** PAGE TEXT **

Lecturer Commerce Part 02 (Banking)

 

Which of the following is not a function of money?

A.

Medium of exchange

B.

Unit of account

C.

Standard of deferred payments

D.

Stabilization of price level


Fiat money refers to:

A.

Credit money

B.

Legal money

C.

Full bodied money

D.

International money


Which one of the following is an example of quasi-money or near-money?

A.

Bills of exchange

B.

Cheque

C.

Bank notes

D.

Coins


When the commodity value of money and its value as money are equal, it is called:

A.

Token money

B.

Full-bodied money

C.

Quasi-money

D.

Fiat money


The limited legal-tender money stands for the component of money which:

A.

Is issued in a limited amount

B.

Is legal tender for payment upto a certain maximum amount

C.

Is legal tender in specified areas

D.

Is to be used in specific transactions


Identify the country which was the first to adopt the gold standard:

A.

UK

B.

France

C.

Germany

D.

USA



Who is generally regarded as the founder of the Modern Quantity Theory of Money?

A.

J.M.Keynes

B.

Milton Friedman

C.

M.L.Bursten

D.

** WHAT THIS EXERCISE ASKS **
A: What four options does the banking quiz give for what fiat money refers to?
B: Write the next part of the banking quiz, picking up right after its last line.
The lines that follow are drawn from a separate source.

** RAW DATA **
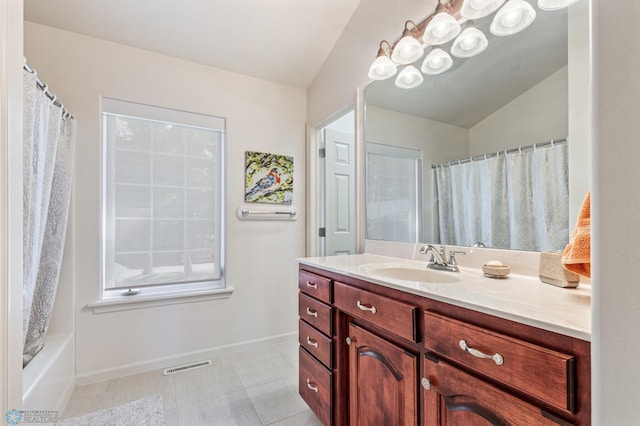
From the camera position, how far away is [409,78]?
1675 millimetres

** EXERCISE RESPONSES **
A: Credit money, legal money, full bodied money, and international money.

B:
Don Patinkin


The Quantity Theory of Money establishes the relationship between quantity of money in an economy and the level of:

A.

Employment

B.

National income

C.

Prices

D.

Savings


In the Fisher's equation of exchange MV = PT, what does T denote?

A.

Period of time

B.

Volume of trade

C.

Total money wealth

D.

Trend value of general price level


Cost-push inflation is caused by:

A.

Increase in the quantity of money

B.

In-crease in investment

C.

Creation of credit money

D.

Increase in the prices of inputs



The relationship between the market rate of interest and the market price of a bond is:

A.

Inverse

B.

Direct

C.

Positive and proportionate

D.

Uncertain


The degree of elasticity in respect of speculative demand for money, under the liquidity trap conditions, is:

A.

Zero

B.

One

C.

Greater than one

D.

Infinite


A retail price index is a good measure of changes in:

A.

Consumers' cost of living

B.

General purchasing power of money

C.

Average standard of living

D.

Patterns of consumer expenditure


Which of the following is not an instrument of monetary policy?

A.

Taxation

B.

Bank rate

C.

Open-market operations

D.

Credit rationing


At a very low rate of interest, the interest-elasticity of the speculative demand for money becomes:

A.

Low

B.

High

C.

Very high

D.

Infinite


The liquidity trap condition occurs at a:

A.

Low rate of interest

B.

Very low rate of interest

C.

High rate of interest

D.

Very high rate of interest



In which capacity does a person stand to gain from deflation?

A.

As a pensioner

B.

As a debtor

C.

As an entrepreneur

D.

As an equity-holder


According to the classical approach, the demand for money primarily depends upon:

A.

Rate of interest

B.

Economic transactions

C.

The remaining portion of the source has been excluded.